The deputy commander of the Islamic Republic's law enforcement has complained that his forces are "really left single-handed" in policing "moral security" of the Iranian society.
Meanwhile, Isfahan's governor has announced that he intends to award a residential unit to officers and volunteers in charge of "promotion of virtue and prevention of vice."
The term, also known as "enjoining good and forbidding wrong," is a Quranic expression calling the faithful to propagate good deeds and condemn wrong-doing. However, the Quranic term does not say people have the right to "enforce" the recommendation.
The Islamic Revolution Guards Corps (IRGC)-run Tasnim news agency cited the Deputy Commander of Iranian police Brigadier General Qassem Rezaei as saying on Thursday, July 30, the law enforcement forces have been left alone in maintaining moral security of the society.
This claim can be disputed, since many so-called volunteers stop women in the streets and shame them to cover themselves more fully. The state has allowed “pious” Muslims to enforce its dress code. On the other hand, so many women flout the rules that perhaps the existing manpower is not enough to enforce hijab rules.
In a meeting with the representative of the Islamic Republic's Supreme Leader, General Rezaei lambasted other state bodies for not cooperating with the police on that matter, adding, "Nobody is helping the police, save volunteers and the members of Baseej,” (Basij - the IRGC's militia).

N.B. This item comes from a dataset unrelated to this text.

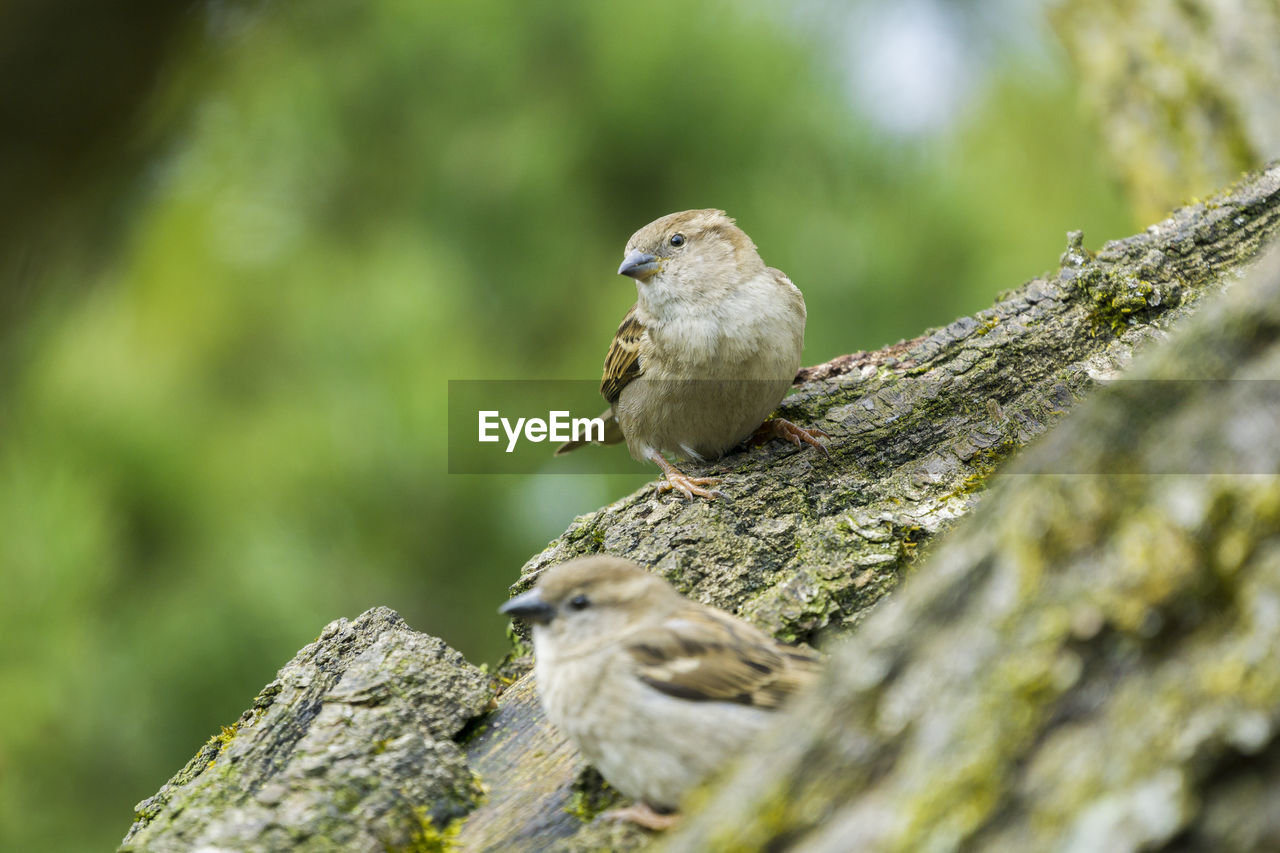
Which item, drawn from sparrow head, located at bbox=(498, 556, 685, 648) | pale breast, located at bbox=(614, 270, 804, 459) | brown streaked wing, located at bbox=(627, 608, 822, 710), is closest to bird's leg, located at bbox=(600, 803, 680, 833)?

Since the downfall of the pro-West Shah Mohammad Reza Pahlavi in 1979, the Islamic Republic has been struggling to force Iranian women to respect what it calls "Islamic dress code."
While Iranian women were free to choose to wear a hijab during the Shah's reign, the Islamic Republic has done its utmost to force them to relent to compulsory hijab. To achieve this this, it has established select units to enforce compulsory hijab and other "Islamic ethics."
The Gasht-e Ershad forces (literally the Guidance Patrol) are currently the principal agency tasked enforcing Iran's Islamic code of conduct in public.
Nevertheless, on many occasions there have been clashes between the patrol officers and the people defending women accused of having a "loose hijab."
In February last year, a group of Iranians attacked a morality police van in Tehran after the Guidance patrol agents detained two young girls for not “properly” covering their heads, local news outlets reported.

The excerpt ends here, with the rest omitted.